In black spaces Gad was not considered ‘“black enough,” she said, or she was told that while Christianity and Islam were acceptable religions for black people, Judaism was not.
And in Jewish spaces? She was assumed to be “the help”, she said. She wasn’t even free from prejudice within her own family-by-choice: For much of Gad’s life, her great-aunt Nette expressed her disapproval of Gad’s mixed-race heritage.
The JT spoke with Gad about her book, her personal connection to the Baltimore Jewish community, and her thoughts on today’s discussion among American Jews about prejudice and inclusion.
This interview was edited for clarity and brevity.
What is your personal connection to Baltimore?
I was a student at the Jewish Communal Service program [today the Baltimore Hebrew Institute at Towson University] in 1995, so I lived in Baltimore for two years, from 1995 to 1997. It was a graduate level program, and I received an MA in Modern Jewish History, and then I transferred to the University of Illinois for my public policy work.
What was your experience of the Baltimore Jewish community like?
I had a pretty involved life. I taught religious school at Baltimore Hebrew Congregation. As a part of my internship program I was the advisor at Hillel at Goucher [College].
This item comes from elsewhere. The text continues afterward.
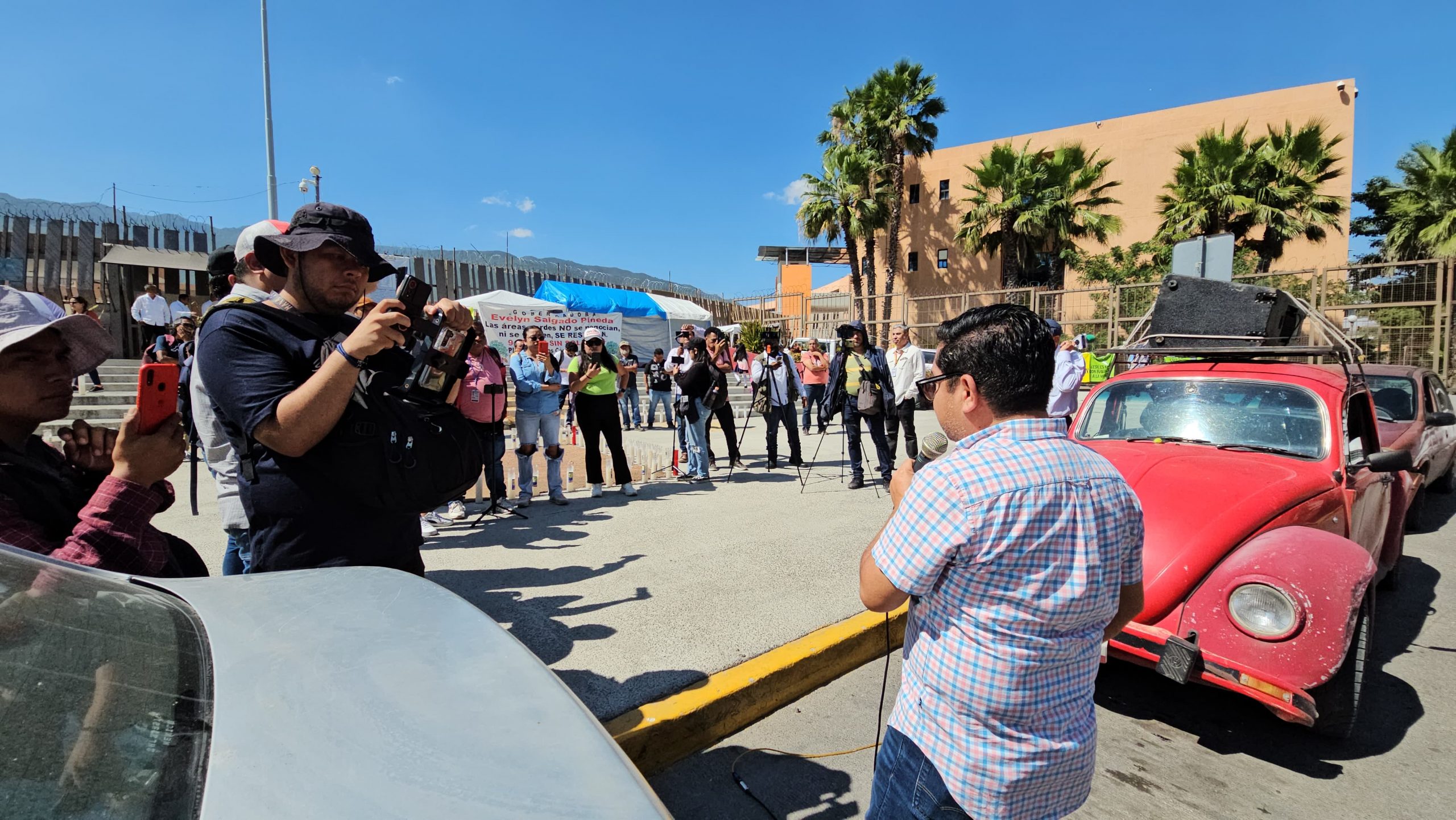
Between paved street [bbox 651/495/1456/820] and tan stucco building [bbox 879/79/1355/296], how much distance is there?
85.9 feet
For me, my entire Jewish experience has been a combination of being deeply involved and always a bit on the outside, and that was no different in Baltimore than anywhere else.
What do you think about the current discussion regarding acceptance and inclusion of minorities within the Jewish community?
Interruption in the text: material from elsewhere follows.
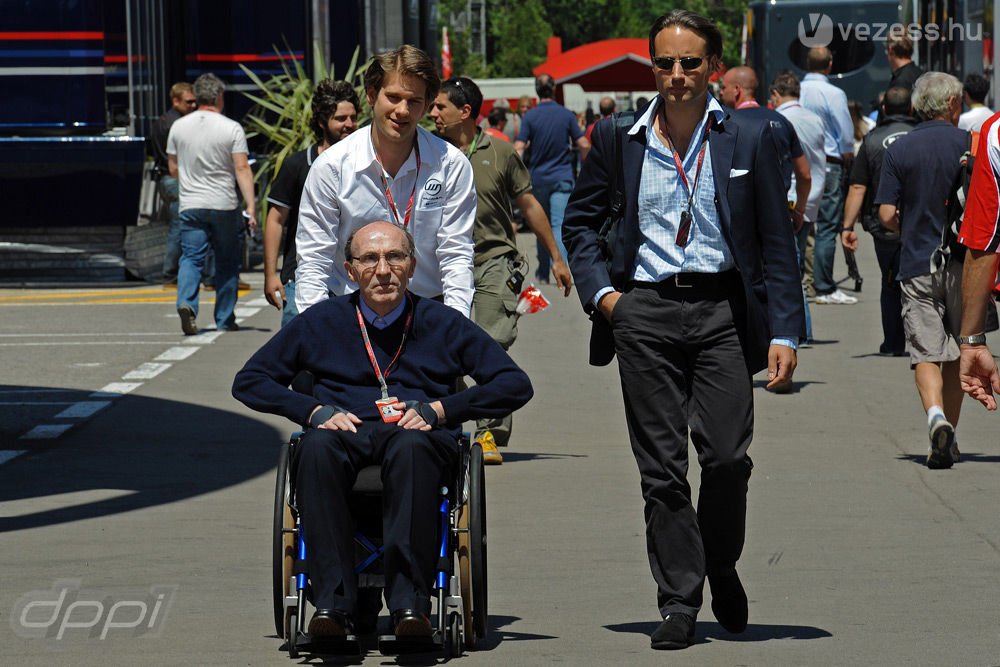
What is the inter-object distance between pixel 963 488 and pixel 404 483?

As someone who is nearly 50 years old, I’m grateful we are finally having it. For me, it is still in its infancy. People need to tell their stories. I think we have begun something that is critically important, and I hope we can have an ongoing transformative discussion that is honest, non-combative, and filled with love.
Your book discusses your great-aunt Nette’s struggle with Alzheimer’s and how it led to a change in your relationship with her. What lesson does that offer?
When someone has Alzheimer’s and dementia, it strips away their conscious decision making capacity. And so Nette, who was deeply racist, lost her ability to choose racism, and became loving and sweet.
I believe we are born loving beings. And over time, that changes for people. I believe Alzheimer’s brought her back to her natural state, which is to be loving.
Your book explores the concept of yerusha [inheritance or legacy]. What did you discover about yerusha in writing it?
What we inherit from our families can come in many forms. It can come as jewelry, stories, family recipes. And I’ve always been obsessed with l’dor v’dor, what we pass on.
What I inherited from Nette is very different from what I inherited from anyone else in my family. From my experiences with Nette, I inherited my sense of self, and who I am, under extraordinarily challenging circumstances. That has been a real gift.
I made loving choices when it came to Nette, in spite of the fact that she had not behaved in a loving way toward me. We all have the ability to choose love, to choose to be loving, under any circumstances.
What advice would you give Jewish families raising adopted children of a different racial background than their own?
What every child needs, no matter how the family is built or the racial background, is to be loved. They need safe spaces. They need to be raised with love, with a sense of self, and for their families to be safe spaces when they need it.
My parents raised me to have a tremendous sense of self. My mother still raises me to have a tremendous sense of self, even though I’m turning 50 in April.